ネット上でも悲しみの声が広がっています。
しかしながら生前のすぎやま氏は、様々な差別発言でたびたび世間を騒がしていました。
この記事では、作曲家・すぎやまこういち氏の別の一面について掘り下げていこうと思います。
そこには意外なドラクエとの関連性も垣間見ることができました。
もくじ
その半生が24時間テレビでドラマに!
2022年8月27・28日に日本テレビで放送される24時間テレビで、すぎやま氏の半生を描いたドラマがオンエアされるそうです。

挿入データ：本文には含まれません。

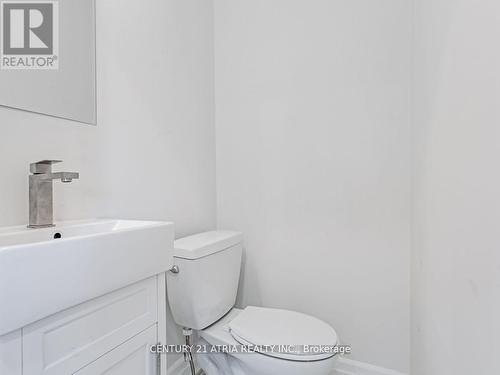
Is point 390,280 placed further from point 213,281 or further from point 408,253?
point 213,281

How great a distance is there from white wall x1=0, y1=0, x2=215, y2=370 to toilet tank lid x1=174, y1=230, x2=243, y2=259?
15 cm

24時間テレビと言えば「感動」が売り物ですから、おそらくすぎやま氏の差別発言などは無かったことにされてしまうのでしょうね…。正直内容はあまり期待はできません。
すぎやま氏の代表作
いまさら言うまでもありませんがすぎやま氏が手がけた作品はあまりにも多く、その影響力は多大なものがあります。
- ドラゴンクエストシリーズ(ほぼすべての楽曲)
- ゴジラvsビオランテ BGM
- 帰ってきたウルトラマン主題歌
- 恋のフーガ(ザ・ピーナッツ)
- 亜麻色の髪の乙女(ヴィレッジ・シンガーズ)
- JRAファンファーレ(東京競馬場、中山競馬場)
その他、著名ミュージシャンへの提供曲や2,000を超えるというCMソングなど多数。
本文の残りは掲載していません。